Frances Elizabeth Willard

Work Done for Humanity

I WISH we were all more thorough students of the mighty past, for we should thus be rendered braver prophets of the future, and more cheerful workers in the present. History shows us with what tenacity the human race survives. Earthquake, famine, and pestilence have done their worst, but over them rolls a healing tide of years and they are lost to view; on sweeps the great procession, and hardly shows a scar. Rulers around whom clustered new forms of civilization pass away; but greater men succeed them. Nations are rooted up; great hopes seem blighted; revolutions rise and rivers run with the blood of patriots; the globe itself seems headed toward the abyss; new patriots are born; higher hopes bloom out like stars; humanity emerges from the dark ages vastly ahead of what it was on entering that cave of gloom, and ever the right comes uppermost; and now is Christ’s kingdom nearer than when we first believed.

Only those who have not studied history lose heart in great reforms; only those unread in the biography of genius imagine themselves to be original. Except in the realm of material invention, there is nothing new under the sun. There is no reform which some great soul has not dreamed of centuries ago; there is not a doctrine that some father of the Church did not set forth. The Greek philosophers and early Christian Fathers boxed the compass once for all; we may take our choice of what they have left on record. Let us then learn a wise humility, but at the same time a humble wisdom, as we remember that there are but two classes of men—one which declares that our times are the worst the world has seen, and another which claims our times as best—and he who claims this, all revelation, all science, all history witnesses is right and will be right forevermore.

The most normal and the most perfect human being is the one who most thoroughly addresses himself to the activity of his best powers, gives himself most thoroughly to the world around him, flings himself out into the midst of humanity, and is so preoccupied by his own beneficent reaction on the world that he is practically unconscious of a separate existence. Introspection, and retrospection were good for the cloister; but the uplook, the outlook and the onlook are alone worthy the modern Christian. To change the figure, a normal Christian stands in the midst of a great, beautiful and varied landscape. It is the landscape of beneficent work. Above him reaches the boundless skies, brilliant with the stars of God and Heaven.

Love and friendship form a beautiful rainbow over his landscape and reach up toward his sky.
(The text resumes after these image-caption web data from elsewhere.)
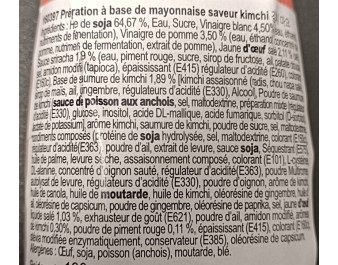 MAYONNAISE SAVEUR KIMCHI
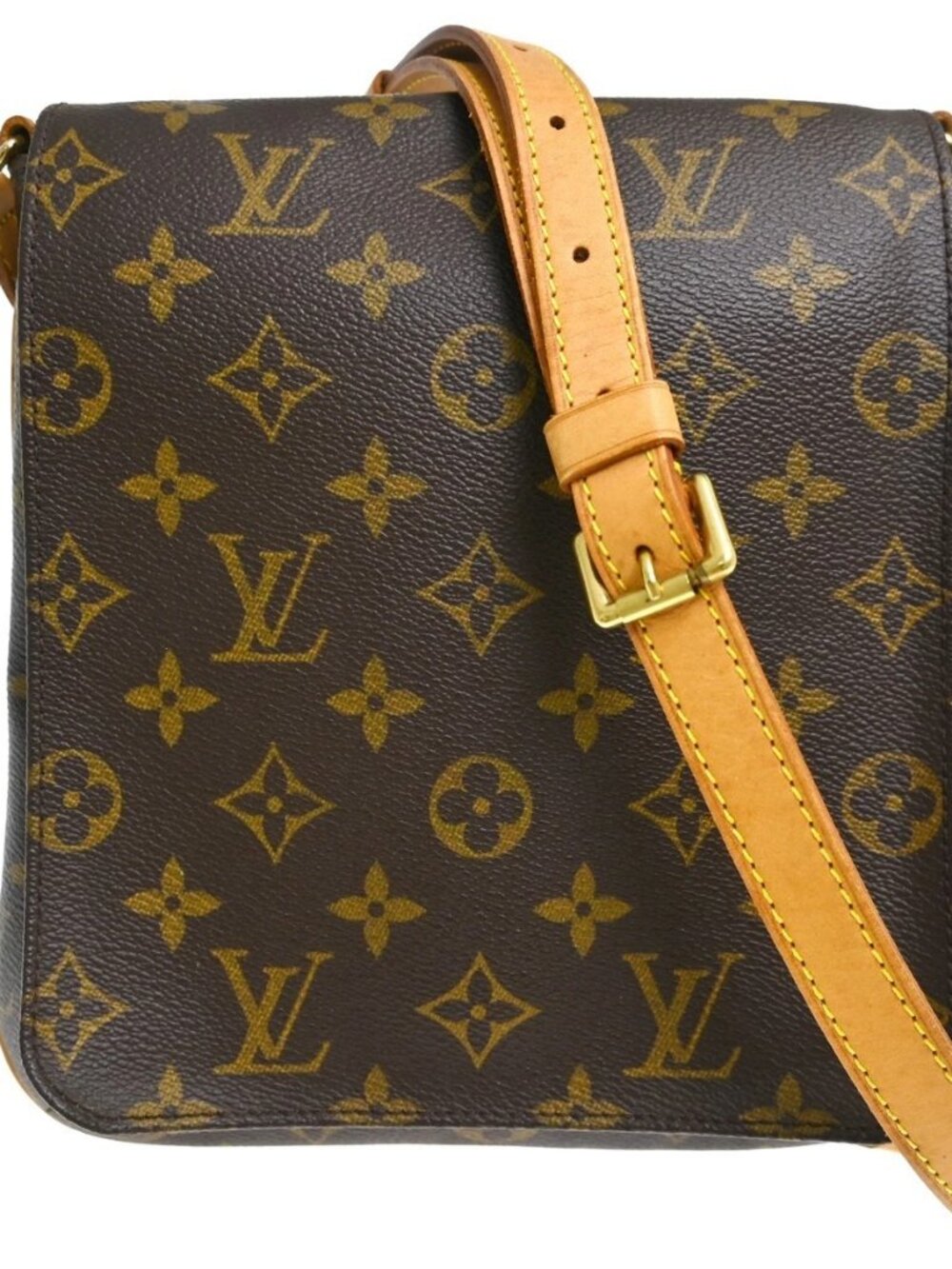 Best05 LOUIS VUITTON MUSETTE SALSA LONG SHOULDER BAG M51387 LM1014 NQ08761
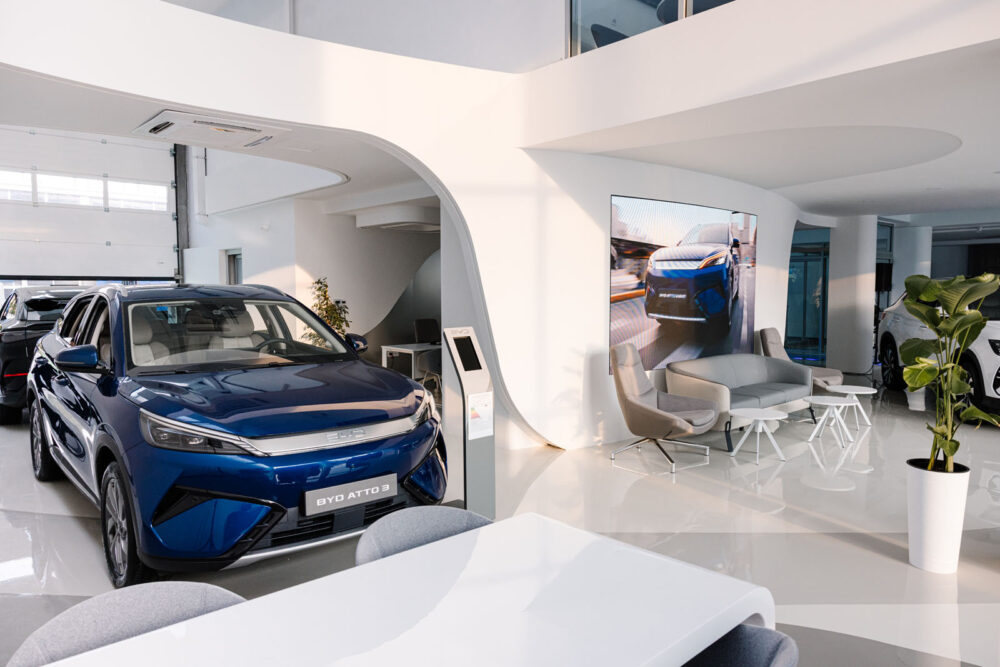 BYD Novi Sad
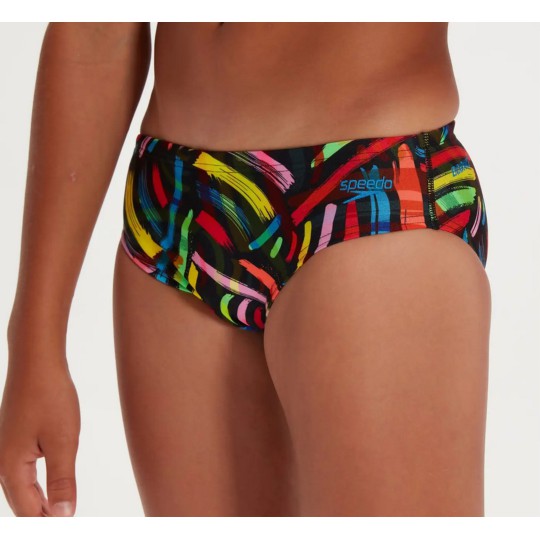 Boys' Briefs Fantasy Brushstrokes 6.5 cm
But the only two great environments of the soul are work for humanity and faith in God. Those wounded in love will find that affection, dear and vital as it is, comes to us not as the whole of life, not as its wide wondrous landscape of the earth, not as its beautiful vision of the sky, but as its beautiful embellishment, its rainbow fair and sweet. But were it gone there would still remain the two greatest and most satisfying pictures on which the soul can gaze—humanity and God.